Ideally for maximum fat burning, I'd get a respiratory quotient test on a treadmill with a specialist to tell me what HR to train at, but formulas and experimentation by feel are reasonable methods to get reasonable (if not quite perfect) training zones.

The MAF Test

I've heard a lot about the MAF test, but everything I've heard previously focused on a five mile plus warm-up run, which is not yet very practical at my level of fitness.  This discouraged me from bothering to make any measurements other than the maximum number of laps I could do in a session.  But as I read the full article on the matter, I realize that any exercise and any standardized measurement will do, that relative progress is all that is measured, unless you're contemplating a 5k race and want to use those tables to estimate a good race pace for you.  So I'm thinking of creating a modified MAF test for myself.

The Couch Potato MAF Test

Start with an indoor track 200m, or a outdoor track (400m).  If running the outdoor track, divide the track in half.  Start with a warm-up, which for me is a little Tai Chi and a 200m walk.  Use the same lane every time you take the test as the curves are significant part of this short test.  Move up to the heart rate training zone as you approach your start mark, and start your lap timer when you cross it.  Time 5 200 m laps, or as many as you can do if that's less.  Try to stay in target HR zone.  Record the times and actual HR, they should be considerably lower than standard MAF test times, but show similar progression of slowing down with each lap.  If the pace does not slow down at that heart rate over time, then either the training zone is too low, the warm-up too short, or the distance is too short.

I think this could be adjusted for anyone at any level.  Maybe you run 20 miles a day, maybe your MAF test should be 5 2 mile segments instead of 5 1 mile segments?  Maybe you're still moving up to couch potato levels of fitness (like I was) and laps of the driveway is all you measure.

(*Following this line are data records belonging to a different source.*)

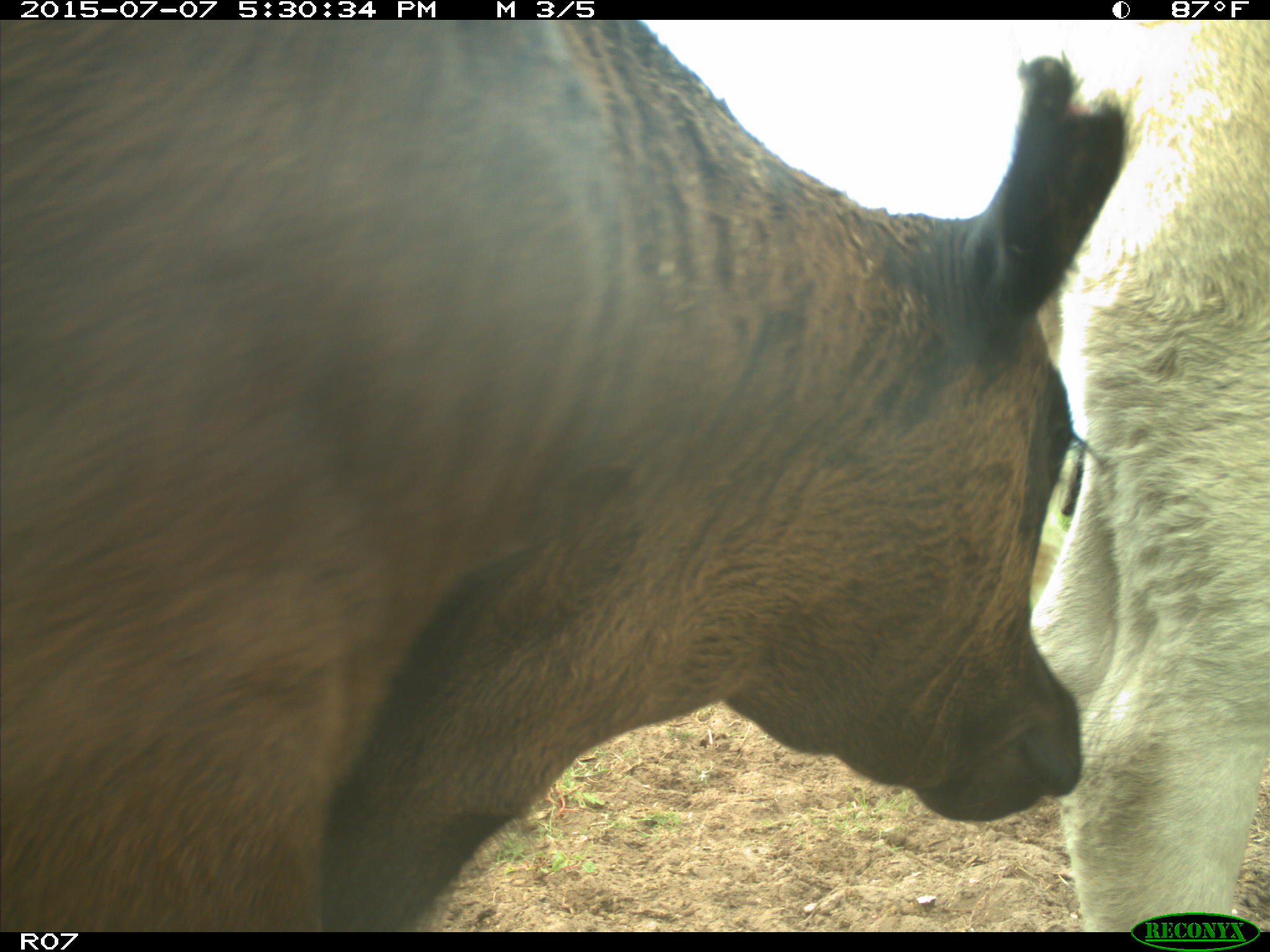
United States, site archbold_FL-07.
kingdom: Animalia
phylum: Chordata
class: Mammalia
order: Artiodactyla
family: Bovidae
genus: Bos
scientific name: Bos taurus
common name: domestic cow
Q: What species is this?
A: Bos taurus (domestic cow).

The only downside to this flexible standard is that when my fitness level improves to the point where I should be doing longer MAF tests, then all my old data will be fairly useless.  Even the five segments together of the short test are not up to a mile, so I can't even average the paces and compare them to mile 1 pace later.  However, I think some data at this point is better than waiting until I can regularly churn out the required 5 miles.